2. The peak shift correction system of proportional counter according to claim 1, wherein: the device also comprises a spectrogram generating unit; the spectrogram generating unit is used for generating an uncorrected spectrogram after the X-rays enter the proportional counter tube.

3. The peak shift correction system of proportional counter according to claim 1, wherein: the system also comprises a corrected spectrogram storage unit; the corrected spectrogram storage unit is used for storing the corrected spectrogram.

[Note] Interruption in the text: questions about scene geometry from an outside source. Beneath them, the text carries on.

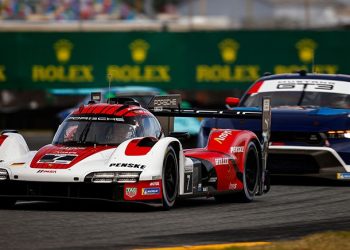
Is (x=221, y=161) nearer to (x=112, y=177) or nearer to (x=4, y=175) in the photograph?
(x=112, y=177)

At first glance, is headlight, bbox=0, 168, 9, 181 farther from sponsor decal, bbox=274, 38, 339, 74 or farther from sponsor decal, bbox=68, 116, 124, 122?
→ sponsor decal, bbox=274, 38, 339, 74

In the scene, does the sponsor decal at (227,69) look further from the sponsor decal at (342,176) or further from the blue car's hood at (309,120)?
the sponsor decal at (342,176)

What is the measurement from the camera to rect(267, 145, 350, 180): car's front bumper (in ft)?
48.2

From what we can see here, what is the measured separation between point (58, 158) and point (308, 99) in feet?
19.5

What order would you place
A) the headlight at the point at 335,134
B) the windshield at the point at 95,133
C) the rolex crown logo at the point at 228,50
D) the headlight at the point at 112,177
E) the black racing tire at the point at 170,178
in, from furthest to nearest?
the rolex crown logo at the point at 228,50 → the headlight at the point at 335,134 → the windshield at the point at 95,133 → the black racing tire at the point at 170,178 → the headlight at the point at 112,177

4. A peak drift correction method for a proportional counter, applied to the peak drift correction system for a proportional counter according to claim 1, comprising the following steps:

s1, calculating a spectral graph convolution sum;

s2, carrying out discarding time correction on spectrogram convolution sum, and then carrying out signal gain correction;

s3, calculating a correction factor;

s4, correcting the spectrogram based on the correction factor;

the calculation formula of the volume of the spectrum chart is as follows:in is photon count of the energy channel, and Nmax is the maximum channel value;

the calculation formula for the spectrogram convolution and the discard time correction is as follows: g (N) _t1 =g (N)/readtime; wherein g (N) _t1 For the compensated spectral graph convolution sum, deadtime is the dead time of the processor, g (N) is the spectral graph convolution sum;

readtime=ocr/ICR, OCR being the output effective count rate and ICR being the input count rate;

the calculation formula for the spectrogram convolution sum and the signal gain correction is as follows: g (N) _t2 = g(N) _t1 A0; wherein A0 is the total amplification factor of the multichannel pulse amplitude analyzer in the signal processing process.

5. The method for correcting peak drift of proportional counter according to claim 4, wherein: in S4, the calculation formula of the spectrogram correction is: n (N) _t1 =n×γ; wherein N is the number of channels before correction, N _t1 For the corrected number of channels, γ is a correction factor.

6. The method for correcting peak drift of proportional counter according to claim 5, wherein: the calculation formula of the correction factor is: gamma=g (N) _t2 * h, performing H; wherein h is a correction constant, g (N) _t2 The volume is the corrected spectral plot.

7. A peak drift correction device for a proportional counter, comprising a memory, a processor, and a computer program stored on the memory and executable on the processor, characterized by: the processor, when executing the program, implements the peak drift correction method for proportional counter according to any one of claims 4 to 6.

8. A computer-readable storage medium having stored thereon a computer program, characterized by: the program when executed by a processor implements the peak drift correction method for proportional counter according to any one of claims 4-6.